This study describes the development of six in-house ELISA configurations for the detection of IgM and IgG against SARS-CoV-2 S, RBD and N. Anti-S and -N IgG attained specificities of up to 99%–100% when results for both targets are combined—and sensitivities of up to 96%. We used this semi-quantitative platform to cross-evaluate seven LFIAs, a chemiluminescent test and two commercial ELISAs. Importantly, the availability of sequential serum samples from patients admitted from the start of the outbreak under an existing ethics agreement for storage and analysis of surplus amounts of routinely collected clinical samples, enabled us to conduct this detailed study including examining assay sensitivity with respect to time POS.

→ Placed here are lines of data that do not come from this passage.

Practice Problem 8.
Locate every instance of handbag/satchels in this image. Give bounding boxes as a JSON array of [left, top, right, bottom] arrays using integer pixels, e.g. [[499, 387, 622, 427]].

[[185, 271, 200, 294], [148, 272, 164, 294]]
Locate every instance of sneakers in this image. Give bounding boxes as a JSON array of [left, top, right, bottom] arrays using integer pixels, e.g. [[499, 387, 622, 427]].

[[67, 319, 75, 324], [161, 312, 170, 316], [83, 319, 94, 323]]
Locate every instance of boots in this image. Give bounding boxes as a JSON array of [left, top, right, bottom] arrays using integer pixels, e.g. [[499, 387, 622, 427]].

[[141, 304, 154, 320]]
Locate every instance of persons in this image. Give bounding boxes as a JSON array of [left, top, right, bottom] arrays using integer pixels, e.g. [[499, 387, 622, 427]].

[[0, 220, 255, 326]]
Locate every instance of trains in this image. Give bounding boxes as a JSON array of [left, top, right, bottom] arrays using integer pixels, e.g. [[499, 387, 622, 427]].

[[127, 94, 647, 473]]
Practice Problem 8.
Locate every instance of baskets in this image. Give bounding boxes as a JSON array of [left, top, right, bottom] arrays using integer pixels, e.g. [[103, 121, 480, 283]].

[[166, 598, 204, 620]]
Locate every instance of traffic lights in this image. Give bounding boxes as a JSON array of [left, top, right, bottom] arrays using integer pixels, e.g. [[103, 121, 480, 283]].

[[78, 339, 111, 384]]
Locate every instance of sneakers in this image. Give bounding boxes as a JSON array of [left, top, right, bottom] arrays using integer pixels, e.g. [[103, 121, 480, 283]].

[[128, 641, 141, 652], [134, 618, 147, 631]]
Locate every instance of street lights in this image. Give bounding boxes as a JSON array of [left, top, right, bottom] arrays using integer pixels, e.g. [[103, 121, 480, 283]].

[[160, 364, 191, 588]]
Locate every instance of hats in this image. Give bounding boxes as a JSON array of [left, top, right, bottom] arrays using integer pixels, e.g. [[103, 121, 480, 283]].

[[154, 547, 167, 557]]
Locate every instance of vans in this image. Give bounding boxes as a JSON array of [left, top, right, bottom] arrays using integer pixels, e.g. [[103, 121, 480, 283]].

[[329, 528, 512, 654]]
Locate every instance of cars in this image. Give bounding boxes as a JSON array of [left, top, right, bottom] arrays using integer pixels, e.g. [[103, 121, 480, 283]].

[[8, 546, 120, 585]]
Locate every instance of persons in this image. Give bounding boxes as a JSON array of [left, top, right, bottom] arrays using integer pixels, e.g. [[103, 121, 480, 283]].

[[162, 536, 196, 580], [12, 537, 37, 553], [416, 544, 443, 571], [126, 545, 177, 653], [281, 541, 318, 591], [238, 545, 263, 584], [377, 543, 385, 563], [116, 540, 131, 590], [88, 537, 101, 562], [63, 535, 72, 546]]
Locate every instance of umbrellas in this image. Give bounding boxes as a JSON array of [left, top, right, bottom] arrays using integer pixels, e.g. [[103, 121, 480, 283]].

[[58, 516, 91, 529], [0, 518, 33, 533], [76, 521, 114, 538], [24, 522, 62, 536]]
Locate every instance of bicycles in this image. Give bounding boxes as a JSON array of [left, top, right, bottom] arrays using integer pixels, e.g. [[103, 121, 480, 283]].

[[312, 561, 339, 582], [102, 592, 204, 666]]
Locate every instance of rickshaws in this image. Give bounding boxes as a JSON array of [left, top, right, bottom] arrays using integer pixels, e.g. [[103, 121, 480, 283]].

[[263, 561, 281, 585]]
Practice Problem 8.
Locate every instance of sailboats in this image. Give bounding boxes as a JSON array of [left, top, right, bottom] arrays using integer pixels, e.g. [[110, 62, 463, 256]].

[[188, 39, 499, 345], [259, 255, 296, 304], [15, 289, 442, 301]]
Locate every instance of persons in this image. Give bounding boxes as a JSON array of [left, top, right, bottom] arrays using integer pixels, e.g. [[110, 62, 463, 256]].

Our analysis demonstrates a broad range of performance across the different platforms, with several commercial tests performing above 98% specificity. We found that all platforms showed highest sensitivity, with narrowest confidence limits, in samples taken 20 days POS, with most tests reaching a value of over 95% (Fig 5B). When all commercial tests were compared, Accu-Tell, SureScreen and Spring demonstrated highest sensitivity at earlier time points, while maintaining specificities of 98% or above. These tests also gave the best cross-assay agreements with each other and with the in-house ELISA. In the best-performing tests, we also observed that signal strength aligned with that seen by ELISA; this was further supported by the sequential signal increase seen in longitudinal samples from five individuals.

We approached this study with the intention that an unbiased and transparent comparison will be of broad value to the scientific and infection diagnostics communities, both in terms of naming and comparing the kits, and in the nature of the samples likely to be encountered in hospitals during a SARS-CoV-2 outbreak. Few studies have been published to date in which multiple LFIAs and ELISAs have been evaluated side-by-side with named kits [910]; and in those that have, only one test overlaps with our study, Deep Blue [9]. Early reports stating that LFIAs have insufficient sensitivity may have been due to testing samples from mixed time points and disease severities, or tests that differ from those evaluated here [11].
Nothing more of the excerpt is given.